— start Document —

My original point.
The length of a password or pin, or complexity of values allowed or enforced is completely irrelevent.
What matters is the access environment.
A system that swallows your card or locks out access after 3 attempts is impervious to ‘brute force’ password guessing.
A system that forces password changes on a regular basis may be a pain in the arse for most users, but will protect against userid/password combinations that may become leaked onto neferious Internet sites.
A system that uses one-time limited time validity passwords as with codes on RSA tokens or sent via email or sms are far better. The neferious actors have maybe only a few minutes to try to access.
My original point.
With two exceptions (at least)
- a password that is not sufficiently random (e.g. too easily associated with the person or the username) is weak and vulnerable in any access environment - hence seriously secure environments will force all users to use passwords that are generated by the system (by way of example, if your birthday is Jun 29, happy birthday but don’t use a PIN of 2906 or 0629)
- if the bank itself is compromised then 6 characters really isn’t enough, the assumption being that there are therefore no limits on how long the hacker has to brute force a password / no limits on the number of attempts (since it can be an offline attack)
The only defence, after the fact, for the second item is to force all users to change password, as a one-off, but failing that (for example, if the intrusion is never discovered) forcing occasional (periodic) password changes helps (as you suggested).
For the record, the default period of validity for TOTP is 30 seconds - and I can see from my bank-issued RSA token that it is using 30 seconds.
30 seconds eh. Well that rules out that usage on phone or email delivery systems.
There is no way you could reliably deliver a TOTP in that limited amount of time before expiry.

— end Document —
— start Stored records —

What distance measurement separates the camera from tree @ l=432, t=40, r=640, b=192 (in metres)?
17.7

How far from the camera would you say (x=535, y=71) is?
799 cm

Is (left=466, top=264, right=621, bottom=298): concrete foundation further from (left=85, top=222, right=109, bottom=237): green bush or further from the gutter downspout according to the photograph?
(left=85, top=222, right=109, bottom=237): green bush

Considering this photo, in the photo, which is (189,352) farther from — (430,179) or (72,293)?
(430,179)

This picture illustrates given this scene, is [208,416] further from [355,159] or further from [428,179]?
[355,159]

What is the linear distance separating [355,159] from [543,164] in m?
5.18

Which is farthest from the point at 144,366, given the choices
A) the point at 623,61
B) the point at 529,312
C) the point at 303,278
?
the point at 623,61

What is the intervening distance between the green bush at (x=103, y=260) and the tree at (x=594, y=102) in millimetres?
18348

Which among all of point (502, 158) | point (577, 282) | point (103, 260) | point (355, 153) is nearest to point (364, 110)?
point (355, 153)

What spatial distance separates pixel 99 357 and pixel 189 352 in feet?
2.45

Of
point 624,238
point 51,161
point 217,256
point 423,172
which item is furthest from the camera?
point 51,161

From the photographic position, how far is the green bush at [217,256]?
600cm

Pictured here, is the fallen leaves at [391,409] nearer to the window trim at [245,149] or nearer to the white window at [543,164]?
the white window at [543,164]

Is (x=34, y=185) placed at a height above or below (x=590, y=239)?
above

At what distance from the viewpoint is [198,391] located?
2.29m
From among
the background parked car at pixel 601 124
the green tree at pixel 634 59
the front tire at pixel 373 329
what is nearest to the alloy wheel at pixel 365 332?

— end Stored records —
— start Stored records —

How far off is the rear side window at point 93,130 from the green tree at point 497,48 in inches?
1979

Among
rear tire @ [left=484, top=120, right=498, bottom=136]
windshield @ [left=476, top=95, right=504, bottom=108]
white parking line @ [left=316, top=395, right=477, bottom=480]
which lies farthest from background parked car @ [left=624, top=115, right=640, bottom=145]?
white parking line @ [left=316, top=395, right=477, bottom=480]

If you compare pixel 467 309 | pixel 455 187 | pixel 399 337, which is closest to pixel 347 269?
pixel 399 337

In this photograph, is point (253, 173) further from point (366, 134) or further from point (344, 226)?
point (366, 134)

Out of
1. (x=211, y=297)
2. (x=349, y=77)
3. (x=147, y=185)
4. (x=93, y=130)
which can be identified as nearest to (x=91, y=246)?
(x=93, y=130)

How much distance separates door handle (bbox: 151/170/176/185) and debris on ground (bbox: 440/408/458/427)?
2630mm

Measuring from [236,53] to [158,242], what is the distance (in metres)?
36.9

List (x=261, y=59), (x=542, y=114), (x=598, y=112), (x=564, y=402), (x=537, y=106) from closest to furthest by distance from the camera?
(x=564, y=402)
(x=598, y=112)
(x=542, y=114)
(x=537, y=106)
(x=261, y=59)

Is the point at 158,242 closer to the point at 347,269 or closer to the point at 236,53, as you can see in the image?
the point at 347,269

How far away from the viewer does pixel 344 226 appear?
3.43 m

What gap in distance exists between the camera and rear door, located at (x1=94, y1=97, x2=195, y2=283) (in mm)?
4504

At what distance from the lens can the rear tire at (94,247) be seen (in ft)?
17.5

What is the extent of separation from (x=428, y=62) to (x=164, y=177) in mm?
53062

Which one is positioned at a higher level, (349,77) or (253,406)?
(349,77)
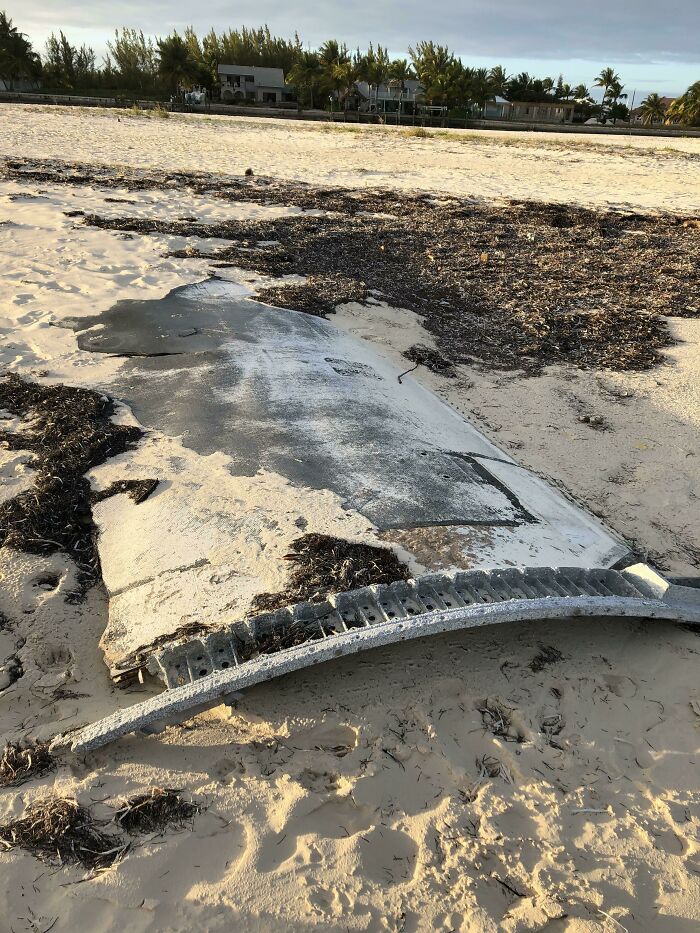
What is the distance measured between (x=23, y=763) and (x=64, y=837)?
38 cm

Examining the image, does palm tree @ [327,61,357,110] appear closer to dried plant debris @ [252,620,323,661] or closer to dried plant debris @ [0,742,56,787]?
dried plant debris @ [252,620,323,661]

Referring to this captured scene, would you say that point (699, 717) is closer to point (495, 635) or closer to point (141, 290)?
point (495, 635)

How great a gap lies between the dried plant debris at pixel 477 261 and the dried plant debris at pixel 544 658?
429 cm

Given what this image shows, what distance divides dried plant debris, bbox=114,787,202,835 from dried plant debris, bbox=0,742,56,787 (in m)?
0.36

— end Stored records —
— start Stored records —

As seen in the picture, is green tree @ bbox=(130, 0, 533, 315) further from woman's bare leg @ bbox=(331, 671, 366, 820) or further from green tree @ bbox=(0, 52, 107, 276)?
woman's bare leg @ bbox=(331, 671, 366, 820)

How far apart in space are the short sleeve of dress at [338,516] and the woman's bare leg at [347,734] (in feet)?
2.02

— end Stored records —

Please reproduce the password discussion word for word, from "A system that forces" up to and including "try to access.". The data has no connection to the password discussion.

A system that forces password changes on a regular basis may be a pain in the arse for most users, but will protect against userid/password combinations that may become leaked onto neferious Internet sites.
A system that uses one-time limited time validity passwords as with codes on RSA tokens or sent via email or sms are far better. The neferious actors have maybe only a few minutes to try to access.